Age Guidance: 18 yrs +
FREE – but please register in advance
To register, please follow the link below:
http://www.bbk.ac.uk/events/remote_event_view?id=19489

*This event is taking place online. Attendees will receive a joining link a few days prior to the event.
*Please note: this event will be recorded.

 

SPEAKERS:

Winnie M Li is an author and activist, and Writer-in-Residence at SHaME. Her novel Dark Chapter is a fictional retelling of her real-life rape from victim and perpetrator perspectives. Translated into ten languages, it won The Guardian’s Not The Booker Prize, and was nominated for an Edgar Award and the Best First Novel Award. A Harvard graduate, Winnie founded Clear Lines, the UK’s first-ever festival addressing sexual assault and consent through the arts and discussion. Her ongoing PhD research at the London School of Economics explores media engagement by rape survivors as a form of activism. Winnie has appeared on the BBC, Sky News, Channel 4, The Guardian, The Times, The Mail on Sunday, BBC Woman’s Hour, and TEDx London.  She has an honorary doctorate from the National University of Ireland in recognition of her writing and activism, and her second novel will be published in April 2022.

 

Professor Amina Memon is a highly skilled researcher and teacher with 35 years of expertise in the field of Applied Cognitive and Social Psychology and over 130 publications. At Royal Holloway University, she directs the interdisciplinary Centre for the Study of Emotion and Law (CSEL).  Her specialist areas are eyewitness testimony, investigative interviewing and biases in decision-making.  A distinctive flavour of her work has been her close working relationship with policy makers and practitioners in the field of policing, social work and the law. Her applied research is aimed at identifying methods for improving justice for victims and witnesses and she has a long standing commitment to leveraging her standing in the community to support initiatives that support this. Current research projects including work on victim/witness memory, secondary traumatic stress in criminal justice professionals, the impact on emotion on credibility and best practice for questioning in face-to-face and remote investigations including asylum interviews.
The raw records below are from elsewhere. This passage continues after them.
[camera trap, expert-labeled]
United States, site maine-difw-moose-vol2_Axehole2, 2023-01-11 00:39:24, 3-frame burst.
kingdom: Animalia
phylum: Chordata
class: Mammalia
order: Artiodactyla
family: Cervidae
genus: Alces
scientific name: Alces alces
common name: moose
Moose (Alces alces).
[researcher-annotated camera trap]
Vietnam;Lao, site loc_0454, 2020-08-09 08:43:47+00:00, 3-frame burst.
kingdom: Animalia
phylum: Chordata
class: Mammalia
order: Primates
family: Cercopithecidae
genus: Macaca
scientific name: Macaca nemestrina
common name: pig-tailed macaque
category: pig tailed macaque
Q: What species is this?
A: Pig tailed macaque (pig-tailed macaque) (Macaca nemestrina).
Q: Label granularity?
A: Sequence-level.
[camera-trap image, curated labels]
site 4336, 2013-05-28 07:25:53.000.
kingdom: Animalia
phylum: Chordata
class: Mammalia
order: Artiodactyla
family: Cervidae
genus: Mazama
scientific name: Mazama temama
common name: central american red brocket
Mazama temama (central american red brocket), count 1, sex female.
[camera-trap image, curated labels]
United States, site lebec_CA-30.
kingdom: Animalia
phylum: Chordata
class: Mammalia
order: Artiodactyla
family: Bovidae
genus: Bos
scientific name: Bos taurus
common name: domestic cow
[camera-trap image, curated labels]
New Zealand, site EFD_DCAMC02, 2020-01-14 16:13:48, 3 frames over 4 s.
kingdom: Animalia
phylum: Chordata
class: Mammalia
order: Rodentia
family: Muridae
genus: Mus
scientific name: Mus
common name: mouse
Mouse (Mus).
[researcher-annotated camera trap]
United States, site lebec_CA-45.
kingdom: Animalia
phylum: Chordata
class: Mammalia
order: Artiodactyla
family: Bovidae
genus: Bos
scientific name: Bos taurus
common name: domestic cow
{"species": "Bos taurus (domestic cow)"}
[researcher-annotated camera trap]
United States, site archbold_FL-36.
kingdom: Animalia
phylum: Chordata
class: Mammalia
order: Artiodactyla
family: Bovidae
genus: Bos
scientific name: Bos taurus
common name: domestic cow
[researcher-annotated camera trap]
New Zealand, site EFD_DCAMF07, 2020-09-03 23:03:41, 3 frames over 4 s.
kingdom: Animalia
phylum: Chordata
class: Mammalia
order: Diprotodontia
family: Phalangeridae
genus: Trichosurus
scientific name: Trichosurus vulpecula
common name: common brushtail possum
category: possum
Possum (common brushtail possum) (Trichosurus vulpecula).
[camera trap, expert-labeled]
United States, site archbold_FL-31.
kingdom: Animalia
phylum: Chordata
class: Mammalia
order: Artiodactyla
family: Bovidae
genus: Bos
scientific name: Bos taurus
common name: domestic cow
Amina has served as an expert witness in civil and criminal cases in the USA, Scotland and England. She has provided expert testimony and advised professionals investigating allegations of sexual abuse in child and adult cases and in investigations of historic abuse.

 

Joanna Bourke is Professor of History at Birkbeck, University of London, Professor of Rhetoric at Gresham College, and a Fellow of the British Academy. She is the Principal Investigator of the SHaME project. She is the prize-winning author of fourteen books, as well as over 100 articles in academic journals. Among others, she is the author of Rape: A History from the 1860s to the Present (2007), What it Means To Be Human: Reflections from 1791 to the Present (2011), and The Story of Pain: From Prayer to Painkillers (2014). Princeton University Press will publish Sexual Violence: A Global History from the 1830s to #MeToo in late 2021. Her books have been translated into Chinese, Russian, Spanish, Catalan, Italian, Portuguese, Czech, Turkish, and Greek. She is a frequent contributor to TV and radio shows, and a regular correspondent for newspapers.